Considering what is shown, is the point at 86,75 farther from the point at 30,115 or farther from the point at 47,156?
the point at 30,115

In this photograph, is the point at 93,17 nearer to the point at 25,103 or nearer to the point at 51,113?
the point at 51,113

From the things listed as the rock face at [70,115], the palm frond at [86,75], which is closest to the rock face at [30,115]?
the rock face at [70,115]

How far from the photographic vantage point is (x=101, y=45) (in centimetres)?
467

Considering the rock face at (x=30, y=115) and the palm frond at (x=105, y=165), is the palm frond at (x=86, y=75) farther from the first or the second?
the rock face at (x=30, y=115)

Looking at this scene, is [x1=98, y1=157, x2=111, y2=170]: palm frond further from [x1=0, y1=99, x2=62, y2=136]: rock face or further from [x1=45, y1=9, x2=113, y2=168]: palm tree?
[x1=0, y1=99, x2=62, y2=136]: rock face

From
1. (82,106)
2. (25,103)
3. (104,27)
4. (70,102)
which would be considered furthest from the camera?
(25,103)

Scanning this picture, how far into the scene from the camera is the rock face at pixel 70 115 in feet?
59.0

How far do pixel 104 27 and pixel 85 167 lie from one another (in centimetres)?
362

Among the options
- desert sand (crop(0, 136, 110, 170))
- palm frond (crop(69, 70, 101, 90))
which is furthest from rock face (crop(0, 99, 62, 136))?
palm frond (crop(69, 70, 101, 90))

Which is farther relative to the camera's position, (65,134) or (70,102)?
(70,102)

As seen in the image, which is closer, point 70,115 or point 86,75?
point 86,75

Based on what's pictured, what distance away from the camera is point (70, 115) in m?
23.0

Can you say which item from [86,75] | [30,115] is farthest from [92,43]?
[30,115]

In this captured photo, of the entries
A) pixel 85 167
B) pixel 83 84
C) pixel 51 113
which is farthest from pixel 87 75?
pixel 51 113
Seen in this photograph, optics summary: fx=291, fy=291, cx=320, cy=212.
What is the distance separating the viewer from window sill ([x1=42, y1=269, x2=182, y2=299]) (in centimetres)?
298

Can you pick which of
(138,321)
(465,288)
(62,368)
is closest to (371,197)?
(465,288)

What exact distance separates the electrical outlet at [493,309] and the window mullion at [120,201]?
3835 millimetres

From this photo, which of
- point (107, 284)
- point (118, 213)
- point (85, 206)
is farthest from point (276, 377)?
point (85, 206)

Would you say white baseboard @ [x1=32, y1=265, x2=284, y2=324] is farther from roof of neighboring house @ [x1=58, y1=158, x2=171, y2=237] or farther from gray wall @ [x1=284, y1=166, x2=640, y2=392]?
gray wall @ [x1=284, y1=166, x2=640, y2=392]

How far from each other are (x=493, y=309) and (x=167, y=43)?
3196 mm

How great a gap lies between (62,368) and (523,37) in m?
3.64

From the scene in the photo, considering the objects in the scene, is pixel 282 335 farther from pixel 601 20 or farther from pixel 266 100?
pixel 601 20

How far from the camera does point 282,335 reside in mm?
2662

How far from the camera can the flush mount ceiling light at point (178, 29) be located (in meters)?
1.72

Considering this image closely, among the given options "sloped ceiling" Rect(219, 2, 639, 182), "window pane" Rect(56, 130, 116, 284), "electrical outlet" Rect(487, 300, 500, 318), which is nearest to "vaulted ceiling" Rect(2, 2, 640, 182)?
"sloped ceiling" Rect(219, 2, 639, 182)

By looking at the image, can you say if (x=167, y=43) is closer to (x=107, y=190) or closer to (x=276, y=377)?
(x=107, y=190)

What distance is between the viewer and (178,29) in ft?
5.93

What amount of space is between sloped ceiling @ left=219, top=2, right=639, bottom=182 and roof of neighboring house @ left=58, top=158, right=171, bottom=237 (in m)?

----------

WHAT THE TASK REQUIRES: Give the data from the line that contains "Can you say which" through the line that contains "3835 millimetres", both included, as a JSON list of strings with one string per line and no blank lines.

SOLUTION TO THIS TASK:
[
  "Can you say which item from [86,75] | [30,115] is farthest from [92,43]?",
  "[30,115]",
  "In this captured photo, of the entries",
  "A) pixel 85 167",
  "B) pixel 83 84",
  "C) pixel 51 113",
  "which is farthest from pixel 87 75?",
  "pixel 51 113",
  "Seen in this photograph, optics summary: fx=291, fy=291, cx=320, cy=212.",
  "What is the distance separating the viewer from window sill ([x1=42, y1=269, x2=182, y2=299]) (in centimetres)?",
  "298",
  "Can you pick which of",
  "(138,321)",
  "(465,288)",
  "(62,368)",
  "is closest to (371,197)?",
  "(465,288)",
  "What exact distance separates the electrical outlet at [493,309] and the window mullion at [120,201]?",
  "3835 millimetres"
]